NBC Olympic Execs Discuss Beijing HD Plans

By Ken Kerschbaumer

Executives from NBC Sports took center stage at this week’s HD World and AES conferences, discussing upcoming plans for the first completely HD Olympics. “It isn’t quite a debutante ball for HD but it’s a chance for HD to get out of the niche corner,” says David Neal, NBC Sports executive producer and NBC Olympics executive vice president.

With 302 events in 35 sports taking place at 37 venues the challenge for NBC and International Olympic Committee will be daunting. NBC this year will air more than 1,000 hours more of coverage than all previous Olympics combined.

That’s a daunting number of hours but NBC Olympics will be ready. Beijing Olympic Broadcasting (BOB) will have more than 60 mobile units will be on hand with 60% of those trucked in from Europe and the remainder from China.

“There will be over 1,000 cameras, all in HD, including RF,” says Neal. “And the Olympic host broadcaster has omitted cameras that would typically be in the mix because they could not be in HD. The camera in the bullseye at archery events is a perfect example.”

Making things easier for NBC with be Manolo Romero, general manager of BOB and his team. “We know they’ll have 12 cameras at weightlifting so we can focus our resources on the sports that are the most important to the American audience,” says Neal. “We can put 15 cameras at the swimming events.”

With the Chinese spending more than $40 billion on the Olympics and pre-cabling every venue for fiber optics Neal says the network is primed to deliver broadband and mobile video from a single, high-end HD source. A center cut of the HD action will be delivered to SD viewers.

Super Surround Audio

Chip Adams, NBC Olympic VP, venue engineering, says the high-def images will be complemented with full discrete 5.1 Surround Sound. That doesn’t necessarily mean that ever event will be heard in discrete (the challenge with recording to tape and playback could negatively impact discrete deliver) but NBC will preserve the 5.1 Surround Sound field.

Bob Dixon, NBC Olympics director, sound design and communications, says much of the coverage, however, will be sent straight back to New York and then out to affiliates as discrete 5.1 signals.

“For my money there is nothing like discrete,” he says. “If it’s miked well and you set the sound stage it is wonderful.

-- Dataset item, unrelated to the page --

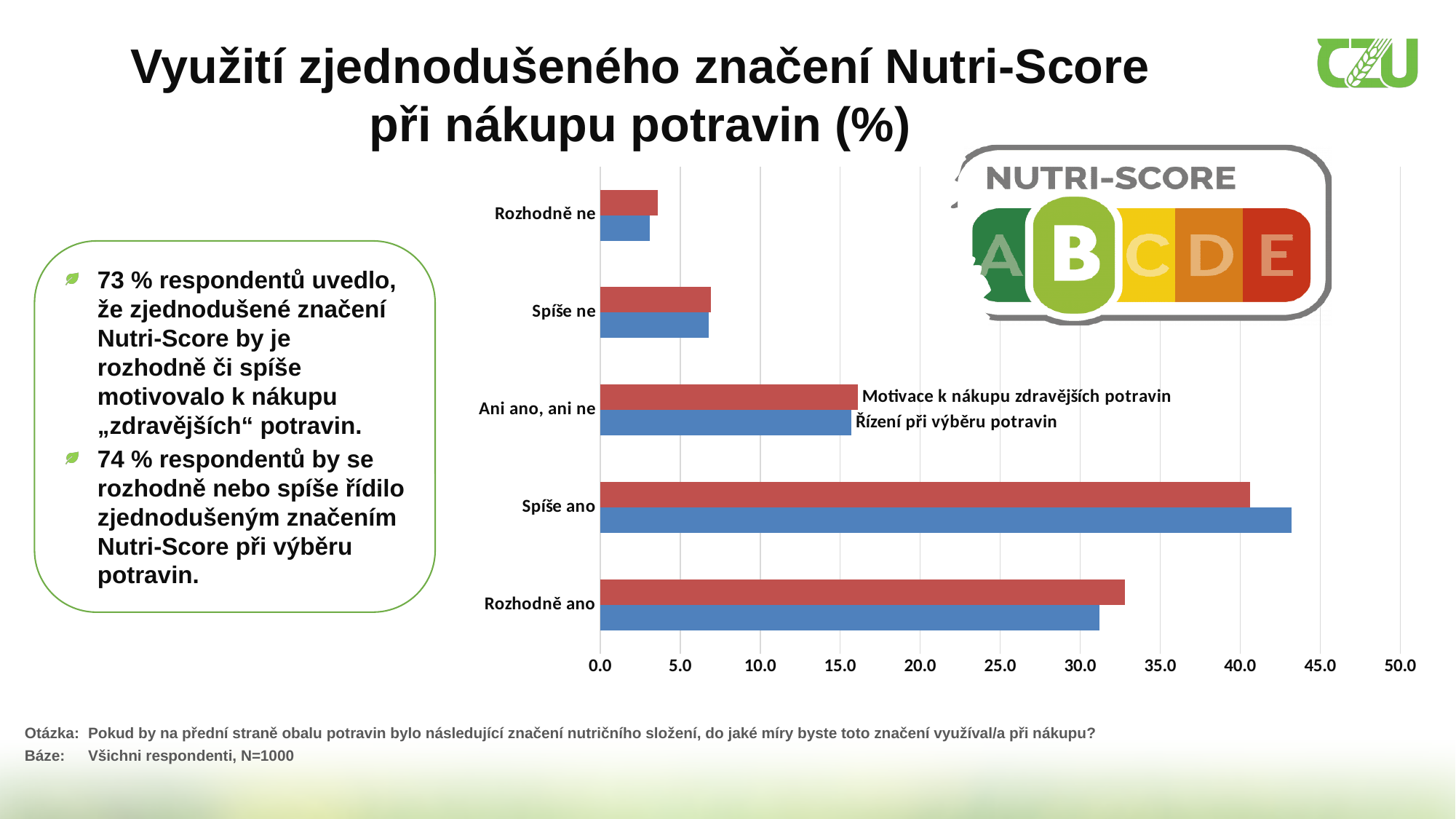
Is the value for "Ani ano, ani ne" in the series "Řízení při výběru potravin" greater or less than 20.0? less What kind of chart is shown on the slide? bar chart Is the value for "Rozhodně ano" in the series "Motivace k nákupu zdravějších potravin" greater or less than 30.0? greater How many categories are shown on the chart? 5 For the category "Spíše ano", which series has the larger value: "Motivace k nákupu zdravějších potravin" or "Řízení při výběru potravin"? Řízení při výběru potravin Which series is shown in blue on the chart? Řízení při výběru potravin Is the value for "Spíše ano" in the series "Řízení při výběru potravin" greater or less than 40.0? greater Which category has the highest value for the series "Motivace k nákupu zdravějších potravin"? Spíše ano What is the highest value shown on the chart's horizontal axis? 50.0 Which category has the lowest value for the series "Motivace k nákupu zdravějších potravin"? Rozhodně ne How many series does the chart's legend list? 2 Which category has the highest value for the series "Řízení při výběru potravin"? Spíše ano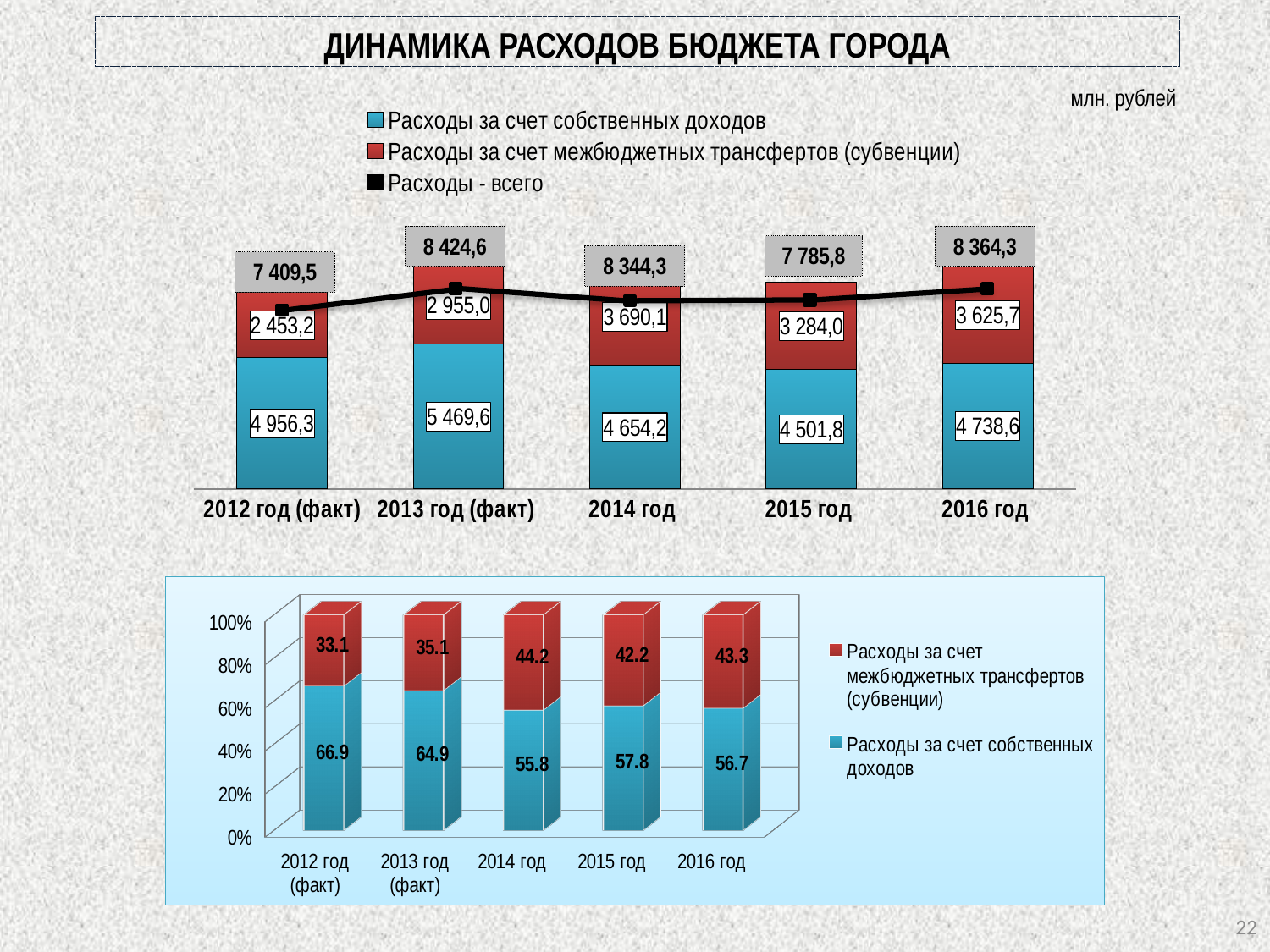
In the top chart, which is larger: 'Расходы за счет собственных доходов' for 2014 год or for 2016 год? 2016 год In the top chart, what is the difference between 'Расходы - всего' for 2016 год and 2015 год? 578,5 In the top chart, what is the value of 'Расходы за счет собственных доходов' for 2015 год? 4 501,8 In the top chart, what is the value of 'Расходы - всего' for 2013 год (факт)? 8 424,6 In the top chart, which year has the highest value of 'Расходы - всего'? 2013 год (факт) What type of chart is the bottom chart? Stacked bar chart In the top chart, what is the value of 'Расходы за счет межбюджетных трансфертов (субвенции)' for 2014 год? 3 690,1 In the bottom chart, what is the share of 'Расходы за счет собственных доходов' for 2014 год? 55.8 In the top chart, which year has the lowest value of 'Расходы за счет межбюджетных трансфертов (субвенции)'? 2012 год (факт) How many years are shown on the x axis of the bottom chart? 5 How many series does the legend of the top chart list? 3 In the bottom chart, which year has the highest share of 'Расходы за счет межбюджетных трансфертов (субвенции)'? 2014 год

The bottleneck is when things have to be recorded because there are not enough machines to record six channels audio. And frankly it’s hard to find editors who know how to handle 5.1.”

“It’s a huge challenge to manage Surround signals into a tape room [at the IBC] or at the edit room at the venue,” says Adams. “We’re experimenting with downmixing 5.1 to two channels so we can edit within four-channel edit rooms.” Stereo audio and effects will then be passed through upmixing.

Previously only four channels of audio came in from each venue but in 2008 16 channels of audio will be coming in. Even fitting them all onto a mixing board will require some in-depth planning. “Even the largest audio boards don’t have the capability for multiple 5.1 playback channels,” adds Adams.

For 17 days next August the Beijing Olympics will be the event of the moment. And for HD that means more attention to a format that, less than six months later, will become a major part of the American TV viewers world as TV stations turn off their analog service. Neal is hopeful that HD will find it’s rightful place among viewers.

“HD creates traction with viewers and stops the channel surfer for those crucial five seconds that [make them stay],” he says.